Some time ago, I was involved with embedded software projects using microprocessors that had limited memory, speed, and I/O resources.  All embedded programming was in assembly code.  All memory variables were global; it was too hard to keep track of stack variables.  The hardware design assumed that any technical problems for data acquisition and timing were just Simple Matter of Programming (SMOP).  Most projects used just 1 or 2 programmers (we didn’t use the term “software engineer” in those days).  Programming usually consisted of one big file that was written with a text editor and compiled/assembled with tools from the microprocessor vendor.  That output would produce errors with limited explanation, so we’d go back and figure out what was wrong and try again.  When we had an output that the tool didn’t complain about, we could download it to the prototype and use an emulator to see if the thing really worked.  We thought we knew what it was supposed to do from the short text description in the project outline.  If it didn’t seem right, we’d fix it… well, we’d change it, hoping to fix it, and hoping we didn’t break anything else.  When we attained “critical mass,” we could show it to the marketing department, and they would say “oh, I thought it would do ‘abc,’ where is that function?”  Well, nobody told us to make it do ‘abc,’ but we could fit that in.  It was only a SMOP.  Of course there was limited program space and if something had to be added, there was a chance something else would have to be deleted.  The problem was that very few good requirements existed. In fact, some functionality was included just because a programmer thought it might be a good idea, not because of any product requirement.  A passing remark by someone in marketing might change the functionality.  Plenty of new features were added without ever revising a requirement specification.

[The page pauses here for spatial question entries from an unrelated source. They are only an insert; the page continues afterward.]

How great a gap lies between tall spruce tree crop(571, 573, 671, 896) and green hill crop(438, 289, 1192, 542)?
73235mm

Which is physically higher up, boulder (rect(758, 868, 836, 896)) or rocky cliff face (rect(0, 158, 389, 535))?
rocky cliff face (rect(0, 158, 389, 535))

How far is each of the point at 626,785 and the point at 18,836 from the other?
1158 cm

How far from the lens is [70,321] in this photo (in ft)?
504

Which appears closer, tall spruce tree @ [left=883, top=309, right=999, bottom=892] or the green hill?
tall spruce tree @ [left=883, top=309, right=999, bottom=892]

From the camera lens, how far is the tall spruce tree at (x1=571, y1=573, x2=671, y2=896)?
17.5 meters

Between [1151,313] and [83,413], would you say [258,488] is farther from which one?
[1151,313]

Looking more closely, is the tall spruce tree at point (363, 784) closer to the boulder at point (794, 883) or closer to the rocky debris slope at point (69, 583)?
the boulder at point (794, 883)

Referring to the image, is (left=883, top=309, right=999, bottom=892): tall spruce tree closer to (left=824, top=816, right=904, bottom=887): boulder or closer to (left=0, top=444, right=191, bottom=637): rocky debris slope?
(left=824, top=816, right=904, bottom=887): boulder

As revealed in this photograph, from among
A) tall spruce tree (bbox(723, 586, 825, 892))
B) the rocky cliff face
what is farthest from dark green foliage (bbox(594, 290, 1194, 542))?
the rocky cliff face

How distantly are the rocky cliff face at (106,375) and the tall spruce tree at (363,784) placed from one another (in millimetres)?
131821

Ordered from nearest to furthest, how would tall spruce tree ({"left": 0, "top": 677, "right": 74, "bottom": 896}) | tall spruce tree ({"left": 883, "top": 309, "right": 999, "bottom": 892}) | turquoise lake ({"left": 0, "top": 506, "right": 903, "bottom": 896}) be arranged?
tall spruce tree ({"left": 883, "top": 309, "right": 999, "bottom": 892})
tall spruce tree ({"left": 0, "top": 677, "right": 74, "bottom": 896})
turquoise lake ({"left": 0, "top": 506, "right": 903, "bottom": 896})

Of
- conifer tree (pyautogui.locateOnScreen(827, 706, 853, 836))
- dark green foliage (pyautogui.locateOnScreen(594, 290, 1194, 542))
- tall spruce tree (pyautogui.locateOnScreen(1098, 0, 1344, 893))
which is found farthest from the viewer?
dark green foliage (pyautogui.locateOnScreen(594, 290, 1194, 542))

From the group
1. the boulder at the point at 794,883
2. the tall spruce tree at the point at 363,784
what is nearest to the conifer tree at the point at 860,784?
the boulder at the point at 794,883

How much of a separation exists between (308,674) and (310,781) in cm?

As you might guess, this approach is fraught with problems.  For one thing, you don’t know what functionality is really needed.  There might be extra functions that no customer needs or expects, or worse, these extra functions will cause extra problems.  For every requirement, there should be a validation test.  But how do you test a function for which no requirement exists?  You can’t be sure it works, whether it was needed or not needed; you don’t know how it will behave under stress.  If there is one thing I’ve learned over the years, it is that a good set of requirements is the key to insure a product does what it’s supposed to do.  It prevents the ‘gilded lily’ syndrome (extra features that shouldn’t be there) and makes sure that all required functions are tested.  Of course the test effectiveness needs to be high, but a well-constructed and well-maintained requirements document will go far toward that goal.